At this point I'm starting to agree with khayes. As much as I hate to cut Ripley short, I'd be more than happy to start a new thread IF WE CAN KEEP THE BULLSHIT OUT. That almost never happens around here, but surely we can do better than this. Really.


----------



## Wagimawr (Jul 3, 2008)

Seriously.

I'll do it, I'll ask the same questions, and I'm a FA.
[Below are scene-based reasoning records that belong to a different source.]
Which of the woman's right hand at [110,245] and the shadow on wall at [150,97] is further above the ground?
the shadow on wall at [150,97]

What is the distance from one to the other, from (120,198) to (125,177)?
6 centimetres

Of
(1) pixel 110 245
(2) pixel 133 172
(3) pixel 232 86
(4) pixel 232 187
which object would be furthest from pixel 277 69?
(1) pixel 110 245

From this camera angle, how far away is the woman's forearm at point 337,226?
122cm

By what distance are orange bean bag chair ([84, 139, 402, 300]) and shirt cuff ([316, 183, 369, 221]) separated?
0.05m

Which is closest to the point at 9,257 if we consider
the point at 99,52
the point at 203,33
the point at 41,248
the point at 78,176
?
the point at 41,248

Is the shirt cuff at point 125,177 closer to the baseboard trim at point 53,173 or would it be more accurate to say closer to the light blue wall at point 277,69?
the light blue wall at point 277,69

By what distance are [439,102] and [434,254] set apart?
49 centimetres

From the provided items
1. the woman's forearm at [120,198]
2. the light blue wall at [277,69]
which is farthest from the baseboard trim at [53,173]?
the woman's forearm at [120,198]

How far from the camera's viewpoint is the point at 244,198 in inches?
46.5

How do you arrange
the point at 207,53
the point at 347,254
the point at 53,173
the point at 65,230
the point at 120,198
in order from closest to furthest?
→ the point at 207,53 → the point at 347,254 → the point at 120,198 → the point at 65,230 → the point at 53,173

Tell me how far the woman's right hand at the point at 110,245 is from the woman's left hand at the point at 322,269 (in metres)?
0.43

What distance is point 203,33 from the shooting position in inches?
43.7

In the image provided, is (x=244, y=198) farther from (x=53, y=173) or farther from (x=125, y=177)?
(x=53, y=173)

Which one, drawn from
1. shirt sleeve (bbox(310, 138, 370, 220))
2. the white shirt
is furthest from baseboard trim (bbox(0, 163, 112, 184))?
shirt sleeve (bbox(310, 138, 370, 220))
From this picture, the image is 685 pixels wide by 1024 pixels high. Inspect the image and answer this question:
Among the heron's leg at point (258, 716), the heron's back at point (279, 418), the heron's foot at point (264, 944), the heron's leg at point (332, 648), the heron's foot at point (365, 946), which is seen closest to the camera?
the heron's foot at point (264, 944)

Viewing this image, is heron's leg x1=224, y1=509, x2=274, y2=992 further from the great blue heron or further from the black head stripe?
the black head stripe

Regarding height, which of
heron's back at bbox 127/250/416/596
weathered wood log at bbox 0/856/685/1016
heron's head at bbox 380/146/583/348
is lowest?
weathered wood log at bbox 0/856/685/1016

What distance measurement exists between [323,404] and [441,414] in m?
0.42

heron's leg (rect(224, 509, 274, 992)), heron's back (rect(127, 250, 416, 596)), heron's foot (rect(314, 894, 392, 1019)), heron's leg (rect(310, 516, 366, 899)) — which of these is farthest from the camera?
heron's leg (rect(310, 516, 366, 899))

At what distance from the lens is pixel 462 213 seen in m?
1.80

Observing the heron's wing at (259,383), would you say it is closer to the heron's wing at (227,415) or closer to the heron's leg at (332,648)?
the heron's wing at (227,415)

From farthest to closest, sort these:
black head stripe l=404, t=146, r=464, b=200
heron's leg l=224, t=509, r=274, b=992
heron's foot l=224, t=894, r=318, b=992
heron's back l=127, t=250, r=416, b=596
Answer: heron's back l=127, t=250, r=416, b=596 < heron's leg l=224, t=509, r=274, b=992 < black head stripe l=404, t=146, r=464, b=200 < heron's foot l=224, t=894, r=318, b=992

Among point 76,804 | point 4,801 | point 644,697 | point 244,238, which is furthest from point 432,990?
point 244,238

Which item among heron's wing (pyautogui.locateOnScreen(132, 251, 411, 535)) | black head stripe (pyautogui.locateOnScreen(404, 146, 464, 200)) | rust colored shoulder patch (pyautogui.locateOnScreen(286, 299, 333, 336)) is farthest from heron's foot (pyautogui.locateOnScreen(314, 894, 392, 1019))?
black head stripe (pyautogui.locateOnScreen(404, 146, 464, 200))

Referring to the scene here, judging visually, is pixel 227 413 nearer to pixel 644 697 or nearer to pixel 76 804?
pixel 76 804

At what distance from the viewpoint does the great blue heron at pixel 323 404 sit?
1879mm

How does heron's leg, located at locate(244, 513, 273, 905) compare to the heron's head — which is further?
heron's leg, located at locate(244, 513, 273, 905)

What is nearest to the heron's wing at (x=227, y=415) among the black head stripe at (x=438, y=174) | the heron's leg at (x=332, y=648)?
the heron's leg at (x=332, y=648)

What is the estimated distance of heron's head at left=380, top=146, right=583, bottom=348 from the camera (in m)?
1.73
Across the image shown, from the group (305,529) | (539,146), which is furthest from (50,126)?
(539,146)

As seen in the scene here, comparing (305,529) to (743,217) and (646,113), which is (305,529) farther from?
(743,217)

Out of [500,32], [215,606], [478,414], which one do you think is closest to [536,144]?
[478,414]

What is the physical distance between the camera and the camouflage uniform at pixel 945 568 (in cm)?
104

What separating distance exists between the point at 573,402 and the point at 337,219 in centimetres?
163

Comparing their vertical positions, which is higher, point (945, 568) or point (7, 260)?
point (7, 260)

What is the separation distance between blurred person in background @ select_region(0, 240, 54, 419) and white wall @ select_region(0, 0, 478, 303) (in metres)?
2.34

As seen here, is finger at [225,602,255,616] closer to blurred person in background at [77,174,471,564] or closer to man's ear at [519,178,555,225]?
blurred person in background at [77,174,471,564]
It'll be pretty sad if the new one goes off without a hitch; that'll tell me that there's a bigger divide between the FAs and those we're supposed to be admiring than I thought.


----------



## Fascinita (Jul 3, 2008)

Wagimawr said:


> I could be talking about how fucking hot tight clothes are on a big girl



Don't hold back, tiger.

HOW HOT ARE THEY?!


----------



## Green Eyed Fairy (Jul 3, 2008)

Is it time for us to start posting our tits yet or what?


----------



## BigBeautifulMe (Jul 3, 2008)

I think enough boobs have already posted, GEF.


----------



## CleverBomb (Jul 3, 2008)

Booby Pics.







Because YOU! ASKED! FOR! IT!

-Rusty


----------



## Wagimawr (Jul 3, 2008)

Fascinita said:


> Don't hold back, tiger.
> 
> HOW HOT ARE THEY?!


depends. did you buy them tight or have you grown into them? there's a difference


----------



## Wagimawr (Jul 3, 2008)

CleverBomb said:


> Booby Pics.
> 
> 
> 
> ...


*faps furiously*
also:


----------



## Fascinita (Jul 3, 2008)

Wagimawr said:


> depends. did you buy them tight or have you grown into them? there's a difference



Of course I didn't buy them tight. But what can I do? Fat happens. :happy:


----------



## Sandie S-R (Jul 3, 2008)

LoveBHMS said:


> Good points Phil.
> 
> Let me ask you something. When the 450+ forum was being created, many FAs said they'd like to be able to read it. Not for fappage or ridicule or invasion of privacy, but to better understand the daily challenges faced by SSBBW. Many of the women said they did not wish to be studied or used for demonstrations. They wanted to discuss their personal issues with others who faced the same challenges and problems *without an audience.*
> 
> ...





Here's the way that I see it. Conrad has been involved in fat acceptance for 30+ years. He's funded Dims from day one, all on his own. This is his place. He decides what goes here. He felt we SS ladies needed a place to talk privately, because having had a SS wife for many years (and many SS friends) he gets that we need the ability to talk privately. 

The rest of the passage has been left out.